- Prompt A: In the records, quote everything from the line containing "Beginning at furthest" down to the line containing "3. the twig at (307,230)", both of those lines included, and nothing else.

- Excerpted text:
Huggins based Too Late for Tears on a serial he published in the Saturday Evening Post, and its serial origins are revealed in the number of reversals he inserted into his story — but unlike Tony Gilroy, whose maddening penchant for barely motivated and frankly unbelievable reversals sank Duplicity, Huggins’s reversals are credible and serve the purpose of peeling back layers of the characters, like onions, and revealing who they really are underneath the veneer of civilization. The story begins on a winding road in the hills, with seemingly happily married couple Alan and Jane Palmer (Arthur Kennedy and top-billed Lizabeth Scott) having an argument — he’s driving them to a dinner party hosted by one of his bosses at work and she’s worried that they’ll look down on her and wants him to turn around and drive them back home. He does so, only as they’re stalled out on the side of the road another car passes and its driver flings a satchel out of his car. It lands inside the passenger compartment of the Palmers’ car (it’s a convertible and they had the top down) and the Palmers open it and find it contains tens of thousands of dollars’ worth of currency, in old mixed-up bills with nonconsecutive serial numbers and wrapped with bands.

- Data rows:

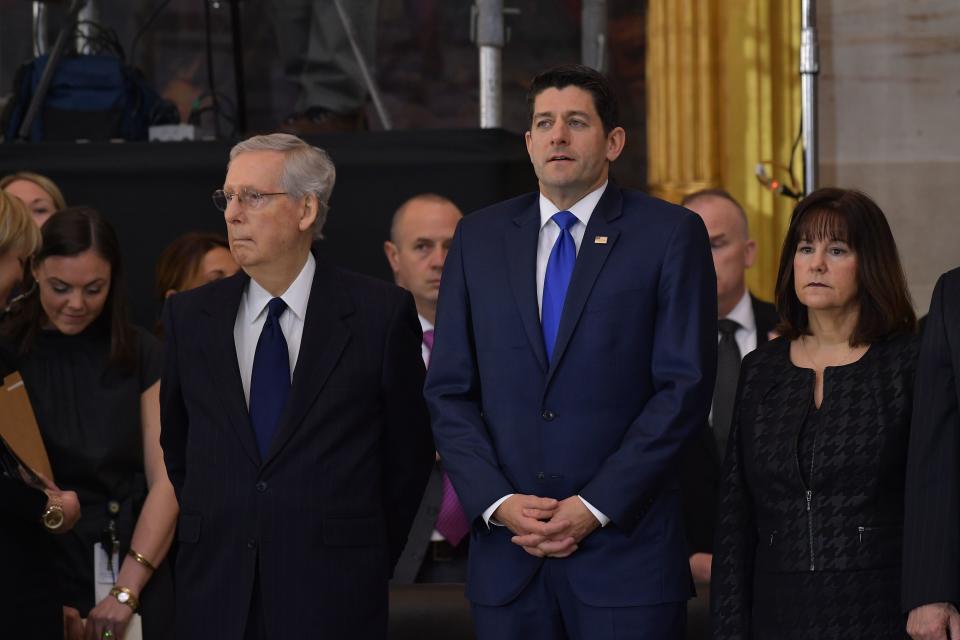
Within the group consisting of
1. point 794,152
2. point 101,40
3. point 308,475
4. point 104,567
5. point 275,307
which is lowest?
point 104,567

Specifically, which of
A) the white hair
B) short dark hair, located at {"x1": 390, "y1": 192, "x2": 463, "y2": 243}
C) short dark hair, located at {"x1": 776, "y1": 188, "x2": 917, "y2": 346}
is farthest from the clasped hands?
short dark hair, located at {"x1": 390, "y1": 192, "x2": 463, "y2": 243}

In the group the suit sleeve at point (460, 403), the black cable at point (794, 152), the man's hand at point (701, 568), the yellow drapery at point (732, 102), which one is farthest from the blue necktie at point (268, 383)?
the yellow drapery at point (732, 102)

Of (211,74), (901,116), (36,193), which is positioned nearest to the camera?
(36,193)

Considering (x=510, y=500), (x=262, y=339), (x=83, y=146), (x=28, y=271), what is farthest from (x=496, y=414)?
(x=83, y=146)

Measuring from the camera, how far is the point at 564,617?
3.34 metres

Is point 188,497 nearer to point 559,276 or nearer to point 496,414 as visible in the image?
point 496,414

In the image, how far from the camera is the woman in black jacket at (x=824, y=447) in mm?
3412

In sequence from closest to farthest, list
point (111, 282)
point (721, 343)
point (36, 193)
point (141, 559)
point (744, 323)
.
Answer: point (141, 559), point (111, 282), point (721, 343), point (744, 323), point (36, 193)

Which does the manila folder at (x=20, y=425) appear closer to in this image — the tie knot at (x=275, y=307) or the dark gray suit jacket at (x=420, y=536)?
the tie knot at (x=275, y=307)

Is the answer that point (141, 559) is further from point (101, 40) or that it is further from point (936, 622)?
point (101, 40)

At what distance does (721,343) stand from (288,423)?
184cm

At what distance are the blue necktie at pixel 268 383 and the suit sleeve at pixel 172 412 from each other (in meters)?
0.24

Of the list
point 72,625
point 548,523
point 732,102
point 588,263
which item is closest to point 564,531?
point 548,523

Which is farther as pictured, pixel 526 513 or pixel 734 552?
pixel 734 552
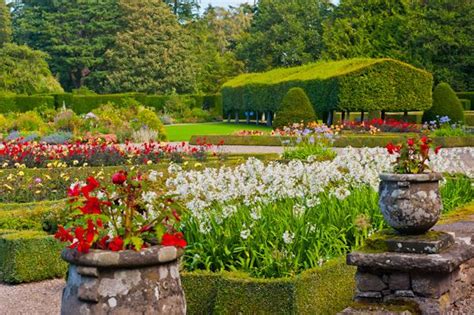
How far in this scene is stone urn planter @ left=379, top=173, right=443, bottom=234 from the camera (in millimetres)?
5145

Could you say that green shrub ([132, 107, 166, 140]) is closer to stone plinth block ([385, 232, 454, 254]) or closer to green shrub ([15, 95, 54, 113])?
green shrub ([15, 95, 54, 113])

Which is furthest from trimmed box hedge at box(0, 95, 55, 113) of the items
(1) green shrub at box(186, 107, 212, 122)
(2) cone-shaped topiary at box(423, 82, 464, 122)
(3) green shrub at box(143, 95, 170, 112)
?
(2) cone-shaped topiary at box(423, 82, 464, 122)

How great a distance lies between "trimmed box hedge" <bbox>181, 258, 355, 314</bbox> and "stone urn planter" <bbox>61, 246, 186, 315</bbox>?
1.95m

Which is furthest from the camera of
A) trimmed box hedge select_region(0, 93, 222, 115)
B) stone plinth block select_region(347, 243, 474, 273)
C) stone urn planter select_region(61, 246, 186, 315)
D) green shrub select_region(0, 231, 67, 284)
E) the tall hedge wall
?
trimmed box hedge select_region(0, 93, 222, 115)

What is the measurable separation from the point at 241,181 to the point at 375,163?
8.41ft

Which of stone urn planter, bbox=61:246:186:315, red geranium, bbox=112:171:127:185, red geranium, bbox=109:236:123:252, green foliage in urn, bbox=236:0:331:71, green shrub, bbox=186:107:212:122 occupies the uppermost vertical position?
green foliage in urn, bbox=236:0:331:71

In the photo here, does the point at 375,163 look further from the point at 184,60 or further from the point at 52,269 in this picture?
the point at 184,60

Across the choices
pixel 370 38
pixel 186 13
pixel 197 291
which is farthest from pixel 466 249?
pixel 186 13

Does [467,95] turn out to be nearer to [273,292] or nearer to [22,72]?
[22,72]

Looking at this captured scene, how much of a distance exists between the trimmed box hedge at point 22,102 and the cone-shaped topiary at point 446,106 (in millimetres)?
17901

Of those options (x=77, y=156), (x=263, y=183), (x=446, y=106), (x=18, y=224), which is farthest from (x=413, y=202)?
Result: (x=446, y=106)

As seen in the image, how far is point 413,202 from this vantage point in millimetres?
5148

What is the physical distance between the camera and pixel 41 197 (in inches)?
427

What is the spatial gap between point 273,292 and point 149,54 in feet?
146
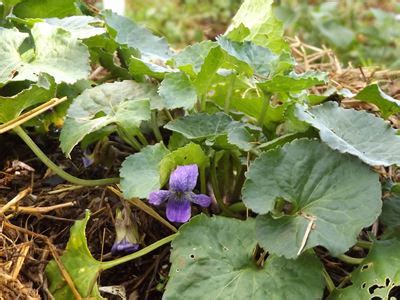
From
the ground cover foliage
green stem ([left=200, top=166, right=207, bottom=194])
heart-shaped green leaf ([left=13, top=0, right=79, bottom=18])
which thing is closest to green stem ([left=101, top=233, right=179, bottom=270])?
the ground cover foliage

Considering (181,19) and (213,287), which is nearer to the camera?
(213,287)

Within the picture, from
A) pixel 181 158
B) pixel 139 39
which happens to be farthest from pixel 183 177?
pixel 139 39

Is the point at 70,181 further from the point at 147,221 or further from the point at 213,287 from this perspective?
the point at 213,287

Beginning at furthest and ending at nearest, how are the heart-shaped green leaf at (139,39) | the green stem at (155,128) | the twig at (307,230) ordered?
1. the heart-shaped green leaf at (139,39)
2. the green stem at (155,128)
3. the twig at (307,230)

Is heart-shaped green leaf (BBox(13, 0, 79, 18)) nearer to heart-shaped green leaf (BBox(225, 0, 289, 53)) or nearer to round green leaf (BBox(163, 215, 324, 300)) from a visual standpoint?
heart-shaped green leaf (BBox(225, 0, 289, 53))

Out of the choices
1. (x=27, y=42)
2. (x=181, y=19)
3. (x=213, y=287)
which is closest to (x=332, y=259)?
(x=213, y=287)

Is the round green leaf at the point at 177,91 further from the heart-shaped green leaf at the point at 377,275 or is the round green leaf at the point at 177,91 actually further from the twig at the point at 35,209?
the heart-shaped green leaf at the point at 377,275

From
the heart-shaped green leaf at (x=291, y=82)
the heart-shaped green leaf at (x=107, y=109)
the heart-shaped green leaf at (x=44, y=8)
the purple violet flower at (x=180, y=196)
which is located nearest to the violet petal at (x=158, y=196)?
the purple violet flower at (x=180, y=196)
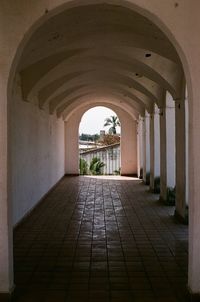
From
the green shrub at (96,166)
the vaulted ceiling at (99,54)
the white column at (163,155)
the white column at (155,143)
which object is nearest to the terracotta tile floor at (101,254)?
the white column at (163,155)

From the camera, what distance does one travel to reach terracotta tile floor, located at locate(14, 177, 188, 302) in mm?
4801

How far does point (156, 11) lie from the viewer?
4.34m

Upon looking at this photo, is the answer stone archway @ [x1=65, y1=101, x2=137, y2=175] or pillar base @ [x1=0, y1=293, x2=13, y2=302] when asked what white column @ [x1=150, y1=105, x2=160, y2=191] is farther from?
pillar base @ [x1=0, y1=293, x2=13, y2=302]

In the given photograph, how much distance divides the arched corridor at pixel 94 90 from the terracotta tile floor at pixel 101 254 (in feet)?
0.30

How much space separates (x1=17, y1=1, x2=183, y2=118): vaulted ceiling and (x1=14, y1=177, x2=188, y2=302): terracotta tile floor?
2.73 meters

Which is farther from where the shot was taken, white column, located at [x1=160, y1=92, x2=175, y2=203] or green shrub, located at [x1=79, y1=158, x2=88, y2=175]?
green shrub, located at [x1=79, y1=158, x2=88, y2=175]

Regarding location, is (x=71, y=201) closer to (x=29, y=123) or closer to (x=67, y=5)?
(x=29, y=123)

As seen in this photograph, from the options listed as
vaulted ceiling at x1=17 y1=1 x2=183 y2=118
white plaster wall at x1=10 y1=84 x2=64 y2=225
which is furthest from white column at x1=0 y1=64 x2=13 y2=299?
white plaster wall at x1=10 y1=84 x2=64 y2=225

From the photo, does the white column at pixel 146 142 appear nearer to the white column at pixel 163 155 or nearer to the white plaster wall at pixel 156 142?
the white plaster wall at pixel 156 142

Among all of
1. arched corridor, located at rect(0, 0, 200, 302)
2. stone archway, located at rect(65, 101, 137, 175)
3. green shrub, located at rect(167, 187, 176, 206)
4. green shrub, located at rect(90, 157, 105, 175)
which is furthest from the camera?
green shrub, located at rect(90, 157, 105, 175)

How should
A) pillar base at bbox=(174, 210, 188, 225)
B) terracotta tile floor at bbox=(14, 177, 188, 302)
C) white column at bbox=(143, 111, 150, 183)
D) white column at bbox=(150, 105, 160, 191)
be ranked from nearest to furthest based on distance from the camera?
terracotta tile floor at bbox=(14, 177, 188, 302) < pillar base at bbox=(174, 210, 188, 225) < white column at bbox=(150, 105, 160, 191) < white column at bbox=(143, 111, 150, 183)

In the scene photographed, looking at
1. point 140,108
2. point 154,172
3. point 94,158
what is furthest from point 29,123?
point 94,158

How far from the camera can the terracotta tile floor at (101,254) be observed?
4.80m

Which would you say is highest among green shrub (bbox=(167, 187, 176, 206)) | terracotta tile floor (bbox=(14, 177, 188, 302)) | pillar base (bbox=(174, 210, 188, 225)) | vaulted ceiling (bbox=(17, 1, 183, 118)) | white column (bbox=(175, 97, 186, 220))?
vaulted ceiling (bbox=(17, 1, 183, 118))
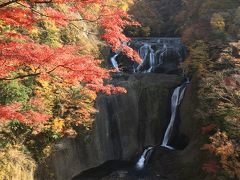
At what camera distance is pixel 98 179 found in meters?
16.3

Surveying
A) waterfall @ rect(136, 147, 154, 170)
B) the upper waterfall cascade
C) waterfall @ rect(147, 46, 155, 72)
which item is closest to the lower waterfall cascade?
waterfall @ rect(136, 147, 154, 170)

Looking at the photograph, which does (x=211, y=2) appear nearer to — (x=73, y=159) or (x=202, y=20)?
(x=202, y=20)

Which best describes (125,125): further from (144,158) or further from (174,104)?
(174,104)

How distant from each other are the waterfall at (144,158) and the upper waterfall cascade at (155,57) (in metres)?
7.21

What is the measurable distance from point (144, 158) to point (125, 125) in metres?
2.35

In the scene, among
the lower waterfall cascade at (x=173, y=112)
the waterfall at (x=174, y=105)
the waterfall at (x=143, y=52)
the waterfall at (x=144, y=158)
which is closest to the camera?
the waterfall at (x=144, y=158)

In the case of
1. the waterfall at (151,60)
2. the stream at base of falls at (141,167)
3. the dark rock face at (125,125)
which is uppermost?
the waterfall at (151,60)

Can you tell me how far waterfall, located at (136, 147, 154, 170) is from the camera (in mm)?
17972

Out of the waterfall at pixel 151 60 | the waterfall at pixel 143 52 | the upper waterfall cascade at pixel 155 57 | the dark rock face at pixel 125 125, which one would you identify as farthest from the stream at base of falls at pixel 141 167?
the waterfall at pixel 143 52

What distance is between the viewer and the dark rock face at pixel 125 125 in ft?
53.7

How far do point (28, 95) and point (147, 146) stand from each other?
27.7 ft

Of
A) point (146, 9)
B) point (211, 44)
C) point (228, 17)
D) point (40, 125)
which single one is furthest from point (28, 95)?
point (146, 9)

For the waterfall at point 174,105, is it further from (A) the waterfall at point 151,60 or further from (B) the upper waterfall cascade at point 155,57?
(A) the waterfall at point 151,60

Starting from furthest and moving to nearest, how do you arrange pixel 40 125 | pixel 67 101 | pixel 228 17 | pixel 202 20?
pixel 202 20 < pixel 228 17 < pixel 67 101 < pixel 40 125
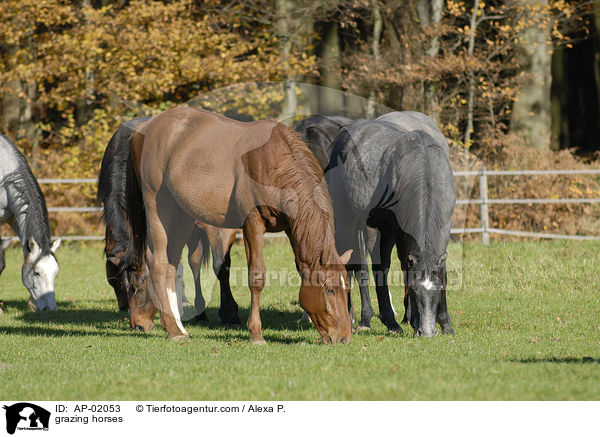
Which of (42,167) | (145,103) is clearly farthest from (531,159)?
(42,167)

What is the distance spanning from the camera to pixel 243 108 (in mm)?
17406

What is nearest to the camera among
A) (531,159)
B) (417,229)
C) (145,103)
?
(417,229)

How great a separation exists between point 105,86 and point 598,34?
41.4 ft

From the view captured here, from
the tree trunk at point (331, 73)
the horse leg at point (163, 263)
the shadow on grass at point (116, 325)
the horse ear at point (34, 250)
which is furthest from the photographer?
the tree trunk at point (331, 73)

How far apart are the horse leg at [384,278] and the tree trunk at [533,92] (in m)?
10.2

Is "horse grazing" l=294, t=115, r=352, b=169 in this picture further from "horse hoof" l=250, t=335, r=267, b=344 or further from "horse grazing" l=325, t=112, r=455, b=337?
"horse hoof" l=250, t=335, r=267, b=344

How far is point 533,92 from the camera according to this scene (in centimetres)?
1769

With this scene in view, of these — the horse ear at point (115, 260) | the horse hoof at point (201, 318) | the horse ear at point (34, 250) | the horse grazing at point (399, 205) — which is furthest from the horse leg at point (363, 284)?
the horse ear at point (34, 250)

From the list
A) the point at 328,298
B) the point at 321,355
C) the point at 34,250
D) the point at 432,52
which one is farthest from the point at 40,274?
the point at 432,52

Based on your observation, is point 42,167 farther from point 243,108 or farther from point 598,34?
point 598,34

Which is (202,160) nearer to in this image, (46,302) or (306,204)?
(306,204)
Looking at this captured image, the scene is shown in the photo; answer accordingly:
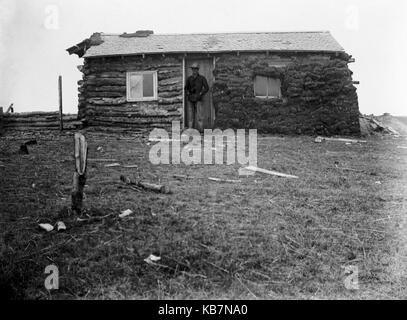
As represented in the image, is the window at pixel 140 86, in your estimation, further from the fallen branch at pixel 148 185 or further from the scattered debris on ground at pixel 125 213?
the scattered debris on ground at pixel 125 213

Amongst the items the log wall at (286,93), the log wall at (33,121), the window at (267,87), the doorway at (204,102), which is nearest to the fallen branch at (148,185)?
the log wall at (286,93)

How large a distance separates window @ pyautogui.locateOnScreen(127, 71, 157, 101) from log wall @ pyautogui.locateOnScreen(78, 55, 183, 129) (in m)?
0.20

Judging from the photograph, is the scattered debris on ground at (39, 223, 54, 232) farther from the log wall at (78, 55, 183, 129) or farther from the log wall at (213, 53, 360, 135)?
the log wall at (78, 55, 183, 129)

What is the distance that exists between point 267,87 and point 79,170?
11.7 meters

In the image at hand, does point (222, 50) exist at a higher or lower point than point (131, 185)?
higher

- Prompt B:
Using the excerpt on Too Late for Tears, answer each question briefly:
(i) In what publication did Huggins publish the serial the film is based on?
(ii) Which film does the excerpt say was sunk by Tony Gilroy's reversals?
(iii) Where is Alan driving the couple when the argument begins?

- Response A:
Beginning at furthest and ending at nearest, how are the heart-shaped green leaf at (139,39) | the green stem at (155,128) | the twig at (307,230) ordered?
1. the heart-shaped green leaf at (139,39)
2. the green stem at (155,128)
3. the twig at (307,230)

- Response B:
(i) The Saturday Evening Post
(ii) Duplicity
(iii) To a dinner party hosted by one of his bosses at work